__EXTRACT PROVIDED__:
There was never a worse place or time to be religious than Europe in the 16th Century. These were cruel times. There was the death penalty for all but the most petty offences, and hangings were a popular spectator sport. Indeed, hanging was a lenient punishment: flaying, impaling, breaking on the wheel, and being hung upside down and sawn through from groin to scalp were alternatives. Lesser crimes such as begging were punished with flogging, branding or mutilation. Torture was widespread and trials, if held at all, often a travesty of justice. Warfare, too, was conducted with the utmost brutality; massacre, rape and pillage of the civilian population were standard practice, and the slaughter of enemy prisoners was common, sometimes even including those who had been promised their lives if they surrendered.

__DATA SHOWN__:

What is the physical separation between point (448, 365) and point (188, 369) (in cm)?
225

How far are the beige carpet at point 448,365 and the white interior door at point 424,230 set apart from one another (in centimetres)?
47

__WRITTEN REQUEST__:
Extend the passage on cruelty in sixteenth-century Europe, picking up after its final sentence.

__ANSWER__:
Religious hatred made things even worse. Reading Foxe, or other authors of the time, whether Protestant or Catholic, it is striking how absolutely certain everyone was that not only were they right, but that their opponents were the agents of Satan. (See here for a Catholic example and here for a Calvinist one). Foxe knew that the Pope was the Antichrist predicted by the Bible in the same way as he knew that water was wet or that the sun went round the earth. From this certainty sprang the intolerance from which persecution arises. It was argued, that if a murderer, who only slew the body, deserved death; how much more deserving of death was a heretic, whose evil falsehoods could destroy the victim's soul. This being so, it was clear that any means could and should be used to stamp out these devil's spawn. Both sides believed that there was only one true religion and all deviation from it was hellish; they only differed about which religion it was. Catholics persecuted Protestants and vice versa; each side persecuted its own heretics with equal vigour. In Eastern Europe, the Orthodox faith was both perpetrator and victim. In England, the official religion changed four times in less than thirty years, and each change was accompanied by persecution of those who would not change with it. The division of Europe into Catholic and Protestant powers, often at war with one another, meant that in some countries (especially England) preaching the wrong religion was regarded as supporting the enemy and punished as treason.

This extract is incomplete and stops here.